Excerpt to read:
As sure as Spring begins on March 20th a month later winemakers are meeting at Las Madres Vineyard, the home of John Painter and his Wife Jean Gadiot, for the annual Winemakers Luncheon. I was fortunate enough to receive another invitation and didn’t blink an eye. It’s been quite a rainy season this year and rain was falling on Monday before the event, Tuesday was cool a windy and lo and behold Mother Nature was out in full spleandor on Wednesday with sunny skies, temps in the mid-70s and a light breeze.
Las Madres strutted its stuff once again. Such an idyllic setting.
The vineyard is planted to two blocks named after Johns Grandmothers, Esther (Syrah clone 174) and Hulda (Syrah clone 300) with a smattering of Viognier.
Esther is planted on a hill. The vines are just breaking bud.
Hulda is planted on a gentle slope
The afternoon began with with everyone saying their hellos and chatting over an exceptional Rosé of Syrah from
Belharra.
2018 Belharra Rosé of Syrah Sonoma County, Carneros
2hrs after the 2018 early pick this fruit was being pressed at 20.7 brix. The resulting wine is light pale pink wth watermelon and citrus florals. Wonderfully tart berries glide over the tongue, a burst of sappy watermelon on the midpalate and lip smacking acidity to finish it off. This is a terrific Rosé with an edgy quality that makes it such an easy drink. Anne’s best Rosé to date. Loved it.
We then adjourned to the dining area for a barrel sample tasting of the 2018 Syrahs from all the winemakers/assts in attendance. John started us off with a review of the vintage from a farming aspect, 20th leaf - 17th vintage. As far as he was concerned every vintage can be a 2018. Plenty of rain no major prolonged heat spikes and a great crop picked October 11th.
Note: These were all barrel samples, most of which just finished malo and have some barrel time ahead of them.
The first wine tasted came from a new project by Camille Gaio, Anne Fogarty’s partner in crime and Belharra, called Purlieu - Black pepper and black fruited nose, blackberry, iron, bracing acidity, firm tannins.
This wine was destemmed, fermented in an open top and had a bit of extended maceration. Yum.
Next was Eric Kent - 75% whole cluster and 3% Viognier coferment.

Task to complete:
Reproduce everything in the winemakers luncheon text from "The vineyard is" down to "smattering of Viognier.", word for word.

Records:
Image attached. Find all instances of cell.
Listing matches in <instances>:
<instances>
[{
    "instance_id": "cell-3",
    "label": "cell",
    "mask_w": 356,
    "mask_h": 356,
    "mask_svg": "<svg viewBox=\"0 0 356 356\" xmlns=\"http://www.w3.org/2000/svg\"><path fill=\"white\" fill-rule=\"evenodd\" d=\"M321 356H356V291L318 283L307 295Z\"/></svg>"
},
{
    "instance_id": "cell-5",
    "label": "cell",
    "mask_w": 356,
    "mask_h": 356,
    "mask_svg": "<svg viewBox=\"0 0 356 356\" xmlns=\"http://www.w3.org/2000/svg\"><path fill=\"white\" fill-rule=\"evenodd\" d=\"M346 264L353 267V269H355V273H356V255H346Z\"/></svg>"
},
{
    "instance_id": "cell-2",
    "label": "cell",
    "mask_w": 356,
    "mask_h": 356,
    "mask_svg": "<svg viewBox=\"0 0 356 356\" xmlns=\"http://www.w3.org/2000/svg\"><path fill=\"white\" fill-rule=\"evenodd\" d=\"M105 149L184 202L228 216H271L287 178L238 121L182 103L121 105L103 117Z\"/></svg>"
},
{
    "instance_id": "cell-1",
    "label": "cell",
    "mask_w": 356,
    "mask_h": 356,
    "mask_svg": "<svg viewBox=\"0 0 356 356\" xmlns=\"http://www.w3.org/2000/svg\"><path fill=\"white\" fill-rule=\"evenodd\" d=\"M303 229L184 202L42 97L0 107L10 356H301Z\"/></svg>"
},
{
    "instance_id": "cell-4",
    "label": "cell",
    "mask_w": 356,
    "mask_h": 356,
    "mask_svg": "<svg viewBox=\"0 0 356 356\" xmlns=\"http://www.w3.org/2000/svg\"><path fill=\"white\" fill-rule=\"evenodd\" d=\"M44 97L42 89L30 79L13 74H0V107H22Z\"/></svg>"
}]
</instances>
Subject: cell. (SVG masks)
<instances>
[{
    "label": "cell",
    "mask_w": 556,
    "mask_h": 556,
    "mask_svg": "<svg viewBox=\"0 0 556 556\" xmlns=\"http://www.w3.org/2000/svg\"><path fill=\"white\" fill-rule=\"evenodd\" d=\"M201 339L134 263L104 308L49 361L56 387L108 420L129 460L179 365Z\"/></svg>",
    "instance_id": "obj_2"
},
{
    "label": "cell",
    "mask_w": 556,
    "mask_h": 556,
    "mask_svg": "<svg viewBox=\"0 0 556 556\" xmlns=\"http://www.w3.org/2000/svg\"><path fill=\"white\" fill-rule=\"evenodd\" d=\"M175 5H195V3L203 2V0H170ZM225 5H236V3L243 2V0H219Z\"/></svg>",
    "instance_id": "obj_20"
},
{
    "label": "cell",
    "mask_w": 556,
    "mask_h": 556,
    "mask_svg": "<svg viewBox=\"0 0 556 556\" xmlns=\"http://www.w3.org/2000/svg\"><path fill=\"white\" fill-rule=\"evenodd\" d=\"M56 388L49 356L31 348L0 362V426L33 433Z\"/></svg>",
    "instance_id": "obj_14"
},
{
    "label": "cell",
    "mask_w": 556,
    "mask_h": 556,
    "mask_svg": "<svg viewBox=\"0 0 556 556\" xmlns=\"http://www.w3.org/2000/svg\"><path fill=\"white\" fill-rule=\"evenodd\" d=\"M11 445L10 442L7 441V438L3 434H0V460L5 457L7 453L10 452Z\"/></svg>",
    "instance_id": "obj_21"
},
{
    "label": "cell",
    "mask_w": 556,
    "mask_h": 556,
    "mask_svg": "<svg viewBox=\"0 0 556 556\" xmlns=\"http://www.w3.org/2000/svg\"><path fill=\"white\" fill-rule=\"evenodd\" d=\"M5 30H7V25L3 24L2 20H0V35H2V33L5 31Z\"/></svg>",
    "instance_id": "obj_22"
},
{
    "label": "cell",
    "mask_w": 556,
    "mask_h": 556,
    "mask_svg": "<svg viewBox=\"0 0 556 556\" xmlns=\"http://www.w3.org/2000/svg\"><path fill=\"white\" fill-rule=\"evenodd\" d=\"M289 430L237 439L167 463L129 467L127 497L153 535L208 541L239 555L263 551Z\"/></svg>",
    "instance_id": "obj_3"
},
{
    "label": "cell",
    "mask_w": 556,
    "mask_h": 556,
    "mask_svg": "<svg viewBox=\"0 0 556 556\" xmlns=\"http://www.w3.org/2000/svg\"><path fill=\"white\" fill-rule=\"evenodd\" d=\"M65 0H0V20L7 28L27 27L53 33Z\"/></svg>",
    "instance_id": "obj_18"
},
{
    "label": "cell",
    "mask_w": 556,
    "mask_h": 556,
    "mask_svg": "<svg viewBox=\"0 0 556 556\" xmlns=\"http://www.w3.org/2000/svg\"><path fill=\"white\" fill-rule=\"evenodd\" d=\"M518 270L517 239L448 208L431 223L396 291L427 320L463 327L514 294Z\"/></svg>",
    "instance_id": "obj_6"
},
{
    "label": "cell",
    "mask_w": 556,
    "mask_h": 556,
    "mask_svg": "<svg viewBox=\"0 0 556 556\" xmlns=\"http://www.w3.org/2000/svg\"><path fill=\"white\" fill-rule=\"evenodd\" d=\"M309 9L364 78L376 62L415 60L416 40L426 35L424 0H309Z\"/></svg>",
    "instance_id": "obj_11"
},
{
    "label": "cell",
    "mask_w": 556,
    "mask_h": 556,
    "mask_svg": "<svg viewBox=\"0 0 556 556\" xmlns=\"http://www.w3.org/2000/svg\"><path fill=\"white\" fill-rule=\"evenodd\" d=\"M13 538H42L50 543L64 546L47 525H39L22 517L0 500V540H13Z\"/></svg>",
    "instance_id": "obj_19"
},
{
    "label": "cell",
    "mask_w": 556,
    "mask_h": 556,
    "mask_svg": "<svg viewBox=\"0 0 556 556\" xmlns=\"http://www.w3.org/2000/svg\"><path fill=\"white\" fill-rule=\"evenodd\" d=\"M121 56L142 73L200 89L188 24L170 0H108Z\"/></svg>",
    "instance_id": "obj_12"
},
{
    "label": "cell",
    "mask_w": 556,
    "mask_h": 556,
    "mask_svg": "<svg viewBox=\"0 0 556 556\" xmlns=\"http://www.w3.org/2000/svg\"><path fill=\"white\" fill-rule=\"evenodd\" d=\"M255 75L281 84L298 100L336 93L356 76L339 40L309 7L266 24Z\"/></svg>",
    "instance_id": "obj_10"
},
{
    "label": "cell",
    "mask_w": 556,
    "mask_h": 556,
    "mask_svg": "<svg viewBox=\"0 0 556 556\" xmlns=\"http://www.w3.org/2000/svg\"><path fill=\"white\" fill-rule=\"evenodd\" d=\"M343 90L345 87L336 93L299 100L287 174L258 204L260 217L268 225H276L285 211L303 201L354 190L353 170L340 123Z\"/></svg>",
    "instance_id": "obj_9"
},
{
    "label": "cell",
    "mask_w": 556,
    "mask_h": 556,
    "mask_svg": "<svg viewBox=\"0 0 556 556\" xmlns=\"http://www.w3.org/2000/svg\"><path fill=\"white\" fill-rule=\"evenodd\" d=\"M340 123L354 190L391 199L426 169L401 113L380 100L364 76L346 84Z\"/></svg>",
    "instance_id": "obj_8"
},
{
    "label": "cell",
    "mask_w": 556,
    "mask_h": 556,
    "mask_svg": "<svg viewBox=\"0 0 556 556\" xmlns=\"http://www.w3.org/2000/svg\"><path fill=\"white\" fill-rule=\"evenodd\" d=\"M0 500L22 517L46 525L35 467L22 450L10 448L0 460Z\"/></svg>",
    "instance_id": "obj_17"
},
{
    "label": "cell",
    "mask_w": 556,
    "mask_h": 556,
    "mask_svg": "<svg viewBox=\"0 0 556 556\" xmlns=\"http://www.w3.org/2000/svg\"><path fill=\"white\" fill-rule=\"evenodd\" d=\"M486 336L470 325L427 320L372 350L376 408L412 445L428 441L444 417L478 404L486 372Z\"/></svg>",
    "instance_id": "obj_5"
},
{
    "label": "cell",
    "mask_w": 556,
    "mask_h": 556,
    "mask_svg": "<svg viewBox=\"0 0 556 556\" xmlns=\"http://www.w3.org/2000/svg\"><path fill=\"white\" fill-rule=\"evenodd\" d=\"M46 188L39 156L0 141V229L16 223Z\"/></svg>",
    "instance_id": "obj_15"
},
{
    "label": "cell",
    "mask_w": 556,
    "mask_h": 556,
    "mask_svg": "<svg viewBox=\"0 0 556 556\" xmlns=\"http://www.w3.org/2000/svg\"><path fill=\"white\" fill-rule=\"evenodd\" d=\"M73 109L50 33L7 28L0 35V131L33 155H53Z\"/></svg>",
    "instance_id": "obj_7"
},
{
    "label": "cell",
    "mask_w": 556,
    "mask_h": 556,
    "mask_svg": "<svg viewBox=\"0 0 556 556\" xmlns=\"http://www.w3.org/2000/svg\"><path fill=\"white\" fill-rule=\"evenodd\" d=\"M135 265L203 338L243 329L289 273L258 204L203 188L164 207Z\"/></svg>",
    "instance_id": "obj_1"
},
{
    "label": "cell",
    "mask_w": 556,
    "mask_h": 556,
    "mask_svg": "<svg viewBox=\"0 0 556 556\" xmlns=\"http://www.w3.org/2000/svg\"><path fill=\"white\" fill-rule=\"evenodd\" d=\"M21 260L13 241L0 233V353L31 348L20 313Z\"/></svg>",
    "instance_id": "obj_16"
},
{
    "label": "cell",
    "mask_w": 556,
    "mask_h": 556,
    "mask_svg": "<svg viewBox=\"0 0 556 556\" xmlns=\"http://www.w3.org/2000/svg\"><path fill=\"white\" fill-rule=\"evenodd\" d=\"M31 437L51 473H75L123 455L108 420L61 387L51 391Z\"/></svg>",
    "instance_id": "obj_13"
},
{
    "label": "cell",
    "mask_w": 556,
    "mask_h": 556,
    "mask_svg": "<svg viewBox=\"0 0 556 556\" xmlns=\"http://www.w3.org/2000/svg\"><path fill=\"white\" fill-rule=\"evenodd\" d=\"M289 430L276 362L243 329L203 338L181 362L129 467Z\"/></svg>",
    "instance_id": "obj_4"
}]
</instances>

Result of this task:
The vineyard is planted to two blocks named after Johns Grandmothers, Esther (Syrah clone 174) and Hulda (Syrah clone 300) with a smattering of Viognier.